*** Data ***

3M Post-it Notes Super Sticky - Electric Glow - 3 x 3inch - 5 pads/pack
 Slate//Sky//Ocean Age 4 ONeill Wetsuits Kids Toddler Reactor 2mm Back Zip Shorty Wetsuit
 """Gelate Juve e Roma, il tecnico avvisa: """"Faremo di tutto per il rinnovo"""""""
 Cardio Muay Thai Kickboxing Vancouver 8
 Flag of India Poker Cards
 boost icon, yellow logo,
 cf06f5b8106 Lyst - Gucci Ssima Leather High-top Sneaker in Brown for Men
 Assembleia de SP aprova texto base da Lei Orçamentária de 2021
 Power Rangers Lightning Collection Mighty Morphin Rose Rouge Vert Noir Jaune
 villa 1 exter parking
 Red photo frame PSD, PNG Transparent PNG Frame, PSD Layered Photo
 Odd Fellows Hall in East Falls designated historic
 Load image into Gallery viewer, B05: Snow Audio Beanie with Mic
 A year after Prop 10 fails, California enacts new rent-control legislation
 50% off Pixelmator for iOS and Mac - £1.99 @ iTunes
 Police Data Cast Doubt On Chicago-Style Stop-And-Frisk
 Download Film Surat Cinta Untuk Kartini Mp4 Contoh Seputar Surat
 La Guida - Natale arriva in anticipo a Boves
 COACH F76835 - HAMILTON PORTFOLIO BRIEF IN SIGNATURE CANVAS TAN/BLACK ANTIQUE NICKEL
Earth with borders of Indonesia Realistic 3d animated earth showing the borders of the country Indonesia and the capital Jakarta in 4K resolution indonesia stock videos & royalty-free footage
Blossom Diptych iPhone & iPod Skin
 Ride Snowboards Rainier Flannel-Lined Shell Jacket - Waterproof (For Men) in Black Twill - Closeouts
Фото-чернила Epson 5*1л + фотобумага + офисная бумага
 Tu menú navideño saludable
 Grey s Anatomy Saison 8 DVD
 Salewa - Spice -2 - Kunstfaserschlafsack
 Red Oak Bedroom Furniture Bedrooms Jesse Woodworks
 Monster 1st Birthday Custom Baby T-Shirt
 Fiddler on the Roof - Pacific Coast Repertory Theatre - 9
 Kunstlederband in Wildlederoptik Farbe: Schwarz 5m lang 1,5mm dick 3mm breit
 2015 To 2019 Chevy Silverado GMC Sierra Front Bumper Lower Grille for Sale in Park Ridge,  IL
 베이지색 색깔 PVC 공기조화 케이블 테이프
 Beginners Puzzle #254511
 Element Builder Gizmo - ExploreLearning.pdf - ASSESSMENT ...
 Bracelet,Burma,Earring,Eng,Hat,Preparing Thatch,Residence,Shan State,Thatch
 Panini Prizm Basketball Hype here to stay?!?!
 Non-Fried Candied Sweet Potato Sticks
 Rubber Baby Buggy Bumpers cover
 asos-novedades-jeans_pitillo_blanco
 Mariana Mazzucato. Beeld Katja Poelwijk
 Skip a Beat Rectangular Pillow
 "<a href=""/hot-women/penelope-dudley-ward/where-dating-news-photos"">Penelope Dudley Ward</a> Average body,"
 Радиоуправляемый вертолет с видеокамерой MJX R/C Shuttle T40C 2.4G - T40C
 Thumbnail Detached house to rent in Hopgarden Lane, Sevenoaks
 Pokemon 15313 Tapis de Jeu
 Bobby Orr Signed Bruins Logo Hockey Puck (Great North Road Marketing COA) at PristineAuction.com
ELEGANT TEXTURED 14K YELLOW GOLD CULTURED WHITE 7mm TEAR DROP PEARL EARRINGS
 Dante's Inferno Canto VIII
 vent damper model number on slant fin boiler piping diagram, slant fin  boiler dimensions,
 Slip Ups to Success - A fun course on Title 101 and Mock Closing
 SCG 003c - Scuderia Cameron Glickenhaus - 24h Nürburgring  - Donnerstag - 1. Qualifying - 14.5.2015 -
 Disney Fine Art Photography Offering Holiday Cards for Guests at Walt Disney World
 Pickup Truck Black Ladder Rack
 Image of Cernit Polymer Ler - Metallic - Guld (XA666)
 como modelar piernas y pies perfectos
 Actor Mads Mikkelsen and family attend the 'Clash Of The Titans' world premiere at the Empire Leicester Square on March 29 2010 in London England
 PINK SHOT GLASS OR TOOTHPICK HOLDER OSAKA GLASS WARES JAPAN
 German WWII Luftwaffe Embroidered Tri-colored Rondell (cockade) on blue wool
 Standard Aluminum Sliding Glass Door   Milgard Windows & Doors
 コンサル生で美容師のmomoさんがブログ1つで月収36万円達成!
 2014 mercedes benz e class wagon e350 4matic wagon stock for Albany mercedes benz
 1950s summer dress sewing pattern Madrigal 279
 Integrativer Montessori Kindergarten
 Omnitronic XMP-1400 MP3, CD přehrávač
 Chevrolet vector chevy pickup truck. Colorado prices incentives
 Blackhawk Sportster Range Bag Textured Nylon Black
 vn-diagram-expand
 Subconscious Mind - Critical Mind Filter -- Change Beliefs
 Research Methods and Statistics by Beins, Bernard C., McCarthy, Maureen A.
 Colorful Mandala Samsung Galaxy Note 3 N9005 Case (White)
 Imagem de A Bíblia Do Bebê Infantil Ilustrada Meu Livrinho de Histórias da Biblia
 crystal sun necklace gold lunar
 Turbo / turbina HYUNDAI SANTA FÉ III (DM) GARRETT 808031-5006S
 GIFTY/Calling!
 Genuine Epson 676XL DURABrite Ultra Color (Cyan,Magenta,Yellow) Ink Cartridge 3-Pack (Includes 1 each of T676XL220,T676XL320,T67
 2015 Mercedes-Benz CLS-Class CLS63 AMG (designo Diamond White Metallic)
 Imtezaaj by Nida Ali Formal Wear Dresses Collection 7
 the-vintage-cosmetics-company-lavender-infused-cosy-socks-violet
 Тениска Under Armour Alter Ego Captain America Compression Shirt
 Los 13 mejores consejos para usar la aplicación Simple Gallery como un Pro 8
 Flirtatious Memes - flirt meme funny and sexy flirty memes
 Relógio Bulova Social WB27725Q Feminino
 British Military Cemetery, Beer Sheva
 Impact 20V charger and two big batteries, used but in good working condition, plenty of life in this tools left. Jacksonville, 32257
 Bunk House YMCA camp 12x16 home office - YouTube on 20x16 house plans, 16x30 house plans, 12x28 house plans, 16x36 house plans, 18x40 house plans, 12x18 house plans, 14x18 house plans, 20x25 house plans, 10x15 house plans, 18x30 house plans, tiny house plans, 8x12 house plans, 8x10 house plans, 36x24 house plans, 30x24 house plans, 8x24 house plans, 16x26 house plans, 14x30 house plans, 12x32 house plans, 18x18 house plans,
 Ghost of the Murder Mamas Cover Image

*** End of Data ***

#### Exercise details:
Each entry above needs to be output exactly.

#### Solution for this problem:
3M Post-it Notes Super Sticky - Electric Glow - 3 x 3inch - 5 pads/pack
 Slate//Sky//Ocean Age 4 ONeill Wetsuits Kids Toddler Reactor 2mm Back Zip Shorty Wetsuit
 """Gelate Juve e Roma, il tecnico avvisa: """"Faremo di tutto per il rinnovo"""""""
 Cardio Muay Thai Kickboxing Vancouver 8
 Flag of India Poker Cards
 boost icon, yellow logo,
 cf06f5b8106 Lyst - Gucci Ssima Leather High-top Sneaker in Brown for Men
 Assembleia de SP aprova texto base da Lei Orçamentária de 2021
 Power Rangers Lightning Collection Mighty Morphin Rose Rouge Vert Noir Jaune
 villa 1 exter parking
 Red photo frame PSD, PNG Transparent PNG Frame, PSD Layered Photo
 Odd Fellows Hall in East Falls designated historic
 Load image into Gallery viewer, B05: Snow Audio Beanie with Mic
 A year after Prop 10 fails, California enacts new rent-control legislation
 50% off Pixelmator for iOS and Mac - £1.99 @ iTunes
 Police Data Cast Doubt On Chicago-Style Stop-And-Frisk
 Download Film Surat Cinta Untuk Kartini Mp4 Contoh Seputar Surat
 La Guida - Natale arriva in anticipo a Boves
 COACH F76835 - HAMILTON PORTFOLIO BRIEF IN SIGNATURE CANVAS TAN/BLACK ANTIQUE NICKEL
Earth with borders of Indonesia Realistic 3d animated earth showing the borders of the country Indonesia and the capital Jakarta in 4K resolution indonesia stock videos & royalty-free footage
Blossom Diptych iPhone & iPod Skin
 Ride Snowboards Rainier Flannel-Lined Shell Jacket - Waterproof (For Men) in Black Twill - Closeouts
Фото-чернила Epson 5*1л + фотобумага + офисная бумага
 Tu menú navideño saludable
 Grey s Anatomy Saison 8 DVD
 Salewa - Spice -2 - Kunstfaserschlafsack
 Red Oak Bedroom Furniture Bedrooms Jesse Woodworks
 Monster 1st Birthday Custom Baby T-Shirt
 Fiddler on the Roof - Pacific Coast Repertory Theatre - 9
 Kunstlederband in Wildlederoptik Farbe: Schwarz 5m lang 1,5mm dick 3mm breit
 2015 To 2019 Chevy Silverado GMC Sierra Front Bumper Lower Grille for Sale in Park Ridge,  IL
 베이지색 색깔 PVC 공기조화 케이블 테이프
 Beginners Puzzle #254511
 Element Builder Gizmo - ExploreLearning.pdf - ASSESSMENT ...
 Bracelet,Burma,Earring,Eng,Hat,Preparing Thatch,Residence,Shan State,Thatch
 Panini Prizm Basketball Hype here to stay?!?!
 Non-Fried Candied Sweet Potato Sticks
 Rubber Baby Buggy Bumpers cover
 asos-novedades-jeans_pitillo_blanco
 Mariana Mazzucato. Beeld Katja Poelwijk
 Skip a Beat Rectangular Pillow
 "<a href=""/hot-women/penelope-dudley-ward/where-dating-news-photos"">Penelope Dudley Ward</a> Average body,"
 Радиоуправляемый вертолет с видеокамерой MJX R/C Shuttle T40C 2.4G - T40C
 Thumbnail Detached house to rent in Hopgarden Lane, Sevenoaks
 Pokemon 15313 Tapis de Jeu
 Bobby Orr Signed Bruins Logo Hockey Puck (Great North Road Marketing COA) at PristineAuction.com
ELEGANT TEXTURED 14K YELLOW GOLD CULTURED WHITE 7mm TEAR DROP PEARL EARRINGS
 Dante's Inferno Canto VIII
 vent damper model number on slant fin boiler piping diagram, slant fin  boiler dimensions,
 Slip Ups to Success - A fun course on Title 101 and Mock Closing
 SCG 003c - Scuderia Cameron Glickenhaus - 24h Nürburgring  - Donnerstag - 1. Qualifying - 14.5.2015 -
 Disney Fine Art Photography Offering Holiday Cards for Guests at Walt Disney World
 Pickup Truck Black Ladder Rack
 Image of Cernit Polymer Ler - Metallic - Guld (XA666)
 como modelar piernas y pies perfectos
 Actor Mads Mikkelsen and family attend the 'Clash Of The Titans' world premiere at the Empire Leicester Square on March 29 2010 in London England
 PINK SHOT GLASS OR TOOTHPICK HOLDER OSAKA GLASS WARES JAPAN
 German WWII Luftwaffe Embroidered Tri-colored Rondell (cockade) on blue wool
 Standard Aluminum Sliding Glass Door   Milgard Windows & Doors
 コンサル生で美容師のmomoさんがブログ1つで月収36万円達成!
 2014 mercedes benz e class wagon e350 4matic wagon stock for Albany mercedes benz
 1950s summer dress sewing pattern Madrigal 279
 Integrativer Montessori Kindergarten
 Omnitronic XMP-1400 MP3, CD přehrávač
 Chevrolet vector chevy pickup truck. Colorado prices incentives
 Blackhawk Sportster Range Bag Textured Nylon Black
 vn-diagram-expand
 Subconscious Mind - Critical Mind Filter -- Change Beliefs
 Research Methods and Statistics by Beins, Bernard C., McCarthy, Maureen A.
 Colorful Mandala Samsung Galaxy Note 3 N9005 Case (White)
 Imagem de A Bíblia Do Bebê Infantil Ilustrada Meu Livrinho de Histórias da Biblia
 crystal sun necklace gold lunar
 Turbo / turbina HYUNDAI SANTA FÉ III (DM) GARRETT 808031-5006S
 GIFTY/Calling!
 Genuine Epson 676XL DURABrite Ultra Color (Cyan,Magenta,Yellow) Ink Cartridge 3-Pack (Includes 1 each of T676XL220,T676XL320,T67
 2015 Mercedes-Benz CLS-Class CLS63 AMG (designo Diamond White Metallic)
 Imtezaaj by Nida Ali Formal Wear Dresses Collection 7
 the-vintage-cosmetics-company-lavender-infused-cosy-socks-violet
 Тениска Under Armour Alter Ego Captain America Compression Shirt
 Los 13 mejores consejos para usar la aplicación Simple Gallery como un Pro 8
 Flirtatious Memes - flirt meme funny and sexy flirty memes
 Relógio Bulova Social WB27725Q Feminino
 British Military Cemetery, Beer Sheva
 Impact 20V charger and two big batteries, used but in good working condition, plenty of life in this tools left. Jacksonville, 32257
 Bunk House YMCA camp 12x16 home office - YouTube on 20x16 house plans, 16x30 house plans, 12x28 house plans, 16x36 house plans, 18x40 house plans, 12x18 house plans, 14x18 house plans, 20x25 house plans, 10x15 house plans, 18x30 house plans, tiny house plans, 8x12 house plans, 8x10 house plans, 36x24 house plans, 30x24 house plans, 8x24 house plans, 16x26 house plans, 14x30 house plans, 12x32 house plans, 18x18 house plans,
 Ghost of the Murder Mamas Cover Image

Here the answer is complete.